**Ausgangstext**
Um diesem Trend entgegen zu wirken, richten Friedhöfe Grabfelder mit Themen ein wie Natur, Baumarten, Stauden, Gemeinschaft oder Streuobstwiese. In Kiel wurde jüngst ein Garten der Weisheiten eröffnet. Auszubildende haben die Anlage für 60 Urnen wie einen Zen-Garten gestaltet. Dazu gehören Kieselsteine, fernöstliche Pflanzen sowie am Eingang Steine, mit denen man Gräber dekorieren kann. „Vor Jahren wäre das nicht gegangen, weil Kieselsteine auf Gräbern verboten waren“, sagt Steffens. Es hat sich viel verändert: Friedhöfe bergen keine Angst-Räume mehr, sondern haben sich zu Parkanlagen oder Treffpunkte für Trauende entwickelt. „Was gut für den Menschen ist, ist auch gut für den Friedhof. Wir möchten vieles ermöglichen, solange es den Nachbarn nicht stört“, sagt er.

**Aufgeführte Zeilen**
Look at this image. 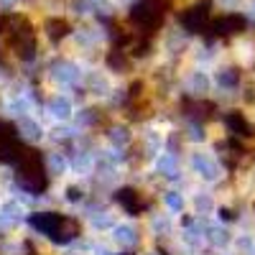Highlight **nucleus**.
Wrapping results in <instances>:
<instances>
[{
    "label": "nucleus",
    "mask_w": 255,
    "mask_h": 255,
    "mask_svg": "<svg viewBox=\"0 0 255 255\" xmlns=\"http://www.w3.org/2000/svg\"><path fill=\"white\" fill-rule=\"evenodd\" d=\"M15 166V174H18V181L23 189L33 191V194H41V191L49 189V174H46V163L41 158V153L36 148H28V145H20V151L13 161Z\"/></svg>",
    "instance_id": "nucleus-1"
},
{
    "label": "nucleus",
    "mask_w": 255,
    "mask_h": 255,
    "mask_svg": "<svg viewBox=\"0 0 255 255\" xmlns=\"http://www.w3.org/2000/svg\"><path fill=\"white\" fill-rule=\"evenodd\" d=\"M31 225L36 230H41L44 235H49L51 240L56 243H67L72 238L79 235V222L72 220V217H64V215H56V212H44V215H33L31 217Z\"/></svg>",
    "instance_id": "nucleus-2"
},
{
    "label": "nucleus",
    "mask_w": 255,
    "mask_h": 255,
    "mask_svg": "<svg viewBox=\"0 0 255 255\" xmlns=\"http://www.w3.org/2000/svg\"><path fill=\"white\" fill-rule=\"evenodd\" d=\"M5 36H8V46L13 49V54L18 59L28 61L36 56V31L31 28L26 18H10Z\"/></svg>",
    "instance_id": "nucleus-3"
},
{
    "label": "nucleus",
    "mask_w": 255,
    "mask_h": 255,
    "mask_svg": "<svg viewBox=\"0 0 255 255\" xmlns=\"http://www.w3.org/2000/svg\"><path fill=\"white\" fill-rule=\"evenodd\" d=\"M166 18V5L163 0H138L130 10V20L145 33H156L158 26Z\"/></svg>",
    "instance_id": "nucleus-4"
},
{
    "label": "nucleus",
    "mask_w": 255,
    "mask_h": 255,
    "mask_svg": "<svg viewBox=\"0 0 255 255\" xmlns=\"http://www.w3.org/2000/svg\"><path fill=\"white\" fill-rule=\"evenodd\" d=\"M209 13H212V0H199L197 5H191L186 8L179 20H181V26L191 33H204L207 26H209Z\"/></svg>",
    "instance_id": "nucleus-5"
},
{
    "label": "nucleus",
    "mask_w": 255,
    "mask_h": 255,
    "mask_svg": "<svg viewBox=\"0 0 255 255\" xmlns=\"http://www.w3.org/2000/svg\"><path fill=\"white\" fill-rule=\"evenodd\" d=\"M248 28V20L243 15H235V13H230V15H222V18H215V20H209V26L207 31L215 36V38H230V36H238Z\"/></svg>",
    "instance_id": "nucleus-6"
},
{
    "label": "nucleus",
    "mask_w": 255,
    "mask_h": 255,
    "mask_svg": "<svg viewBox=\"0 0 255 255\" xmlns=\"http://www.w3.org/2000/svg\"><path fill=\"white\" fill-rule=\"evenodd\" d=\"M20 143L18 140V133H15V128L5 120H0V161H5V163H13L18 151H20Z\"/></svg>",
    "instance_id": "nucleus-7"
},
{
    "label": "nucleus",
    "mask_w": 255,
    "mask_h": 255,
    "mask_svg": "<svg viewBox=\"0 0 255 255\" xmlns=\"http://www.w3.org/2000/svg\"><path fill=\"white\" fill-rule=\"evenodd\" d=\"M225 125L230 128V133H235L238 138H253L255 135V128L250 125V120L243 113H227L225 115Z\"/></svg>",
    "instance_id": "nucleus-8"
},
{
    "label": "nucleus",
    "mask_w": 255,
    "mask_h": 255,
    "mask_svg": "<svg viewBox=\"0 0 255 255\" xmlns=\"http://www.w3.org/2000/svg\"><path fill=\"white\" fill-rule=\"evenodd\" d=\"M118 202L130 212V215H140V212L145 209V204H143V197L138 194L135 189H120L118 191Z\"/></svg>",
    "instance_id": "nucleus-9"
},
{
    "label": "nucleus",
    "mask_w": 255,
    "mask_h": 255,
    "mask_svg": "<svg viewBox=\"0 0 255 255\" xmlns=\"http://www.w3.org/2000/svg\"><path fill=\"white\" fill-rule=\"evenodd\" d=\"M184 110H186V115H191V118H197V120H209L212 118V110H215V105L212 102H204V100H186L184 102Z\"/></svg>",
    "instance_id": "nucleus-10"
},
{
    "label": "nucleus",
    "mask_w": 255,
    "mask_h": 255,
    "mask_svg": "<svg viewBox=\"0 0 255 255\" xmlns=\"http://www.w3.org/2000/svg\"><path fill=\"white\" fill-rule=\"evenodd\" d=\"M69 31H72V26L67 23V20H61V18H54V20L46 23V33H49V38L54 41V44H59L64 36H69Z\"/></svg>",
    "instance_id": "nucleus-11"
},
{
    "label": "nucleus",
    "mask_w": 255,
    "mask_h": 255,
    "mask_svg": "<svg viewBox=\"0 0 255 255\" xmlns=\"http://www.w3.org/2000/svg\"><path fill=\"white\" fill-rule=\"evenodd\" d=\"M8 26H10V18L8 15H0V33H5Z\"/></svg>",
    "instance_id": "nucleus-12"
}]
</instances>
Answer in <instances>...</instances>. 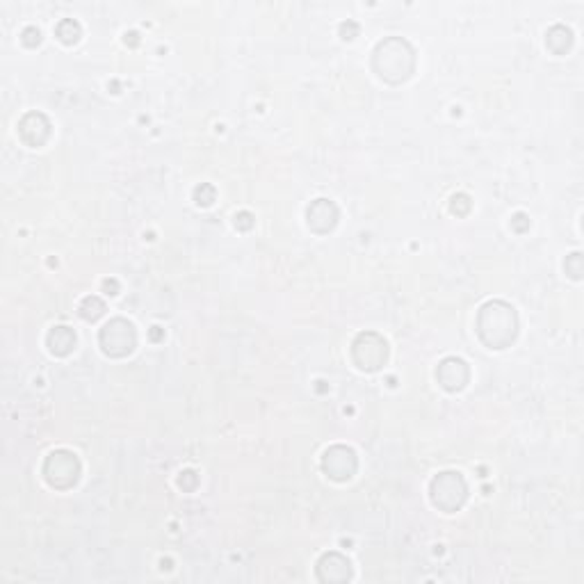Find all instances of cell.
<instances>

**Aufgaben**
(1) Beantworte diese Fragen zum Text über Friedhöfe:
(a) Für wie viele Urnen ist die Anlage in Kiel gedacht?
(b) Wer hat die Anlage gestaltet?
(c) Warum wäre so etwas laut Steffens vor Jahren nicht möglich gewesen?
(2) Übersetze diesen Satz aus dem Text über Friedhöfe ins Englische: „Auszubildende haben die Anlage für 60 Urnen wie einen Zen-Garten gestaltet.“
(3) Schreib den Text über Friedhöfe nach seinem letzten Satz weiter.

**Lösungen**
(1)
(a) Für 60 Urnen.
(b) Auszubildende.
(c) Weil Kieselsteine auf Gräbern verboten waren.

(2) Trainees designed the site for 60 urns like a Zen garden.

(3)
Doch nicht nur die Naturnähe macht einen Friedhof aus, auch sein Service, Sanitäranlagen und Busanbindungen bringen Vorteile. Und weil viele ältere Menschen den städtischen Urnenfriedhof in Kiel besuchen und manch einem der Gang über das weiträumige Areal schwerfällt, stellt das Grünflächenamt einen Rollstuhl zur Verfügung. Friedhofsleiter Jörg Hantelmann hat noch mehr Ideen: „Wir haben eine Fläche für die Bestattung in einer Bios-Urne angelegt: Sie hat eine Kammer für die Asche des Verstorbenen und eine für ein Substrat mit Pflanze, die neues Leben schafft.“

Förderverein für bessere Vermarktung

Um sich besser vermarkten zu können, haben die Friedhöfe der Nordkirche einen Förderverein gegründet. „Die Bestattungskultur verändert sich schnell, darauf müssen die kirchlichen Friedhöfe reagieren“, sagt Dirk Abts, Friedhofsbeauftragter des Kirchenkreises Hamburg-Ost. Bestattungsgesetze würden lockerer, und die Konkurrenz, wie durch kommerziell betriebene Bestattungswälder, größer. Hinzu käme, dass vielen der Unterschied zwischen einem kirchlichen und einem kommunalen Friedhof gar nicht bewusst sei. Und so unterstützt der Verein seine Mitglieder bei Aktionen mit Öffentlichkeitsarbeit.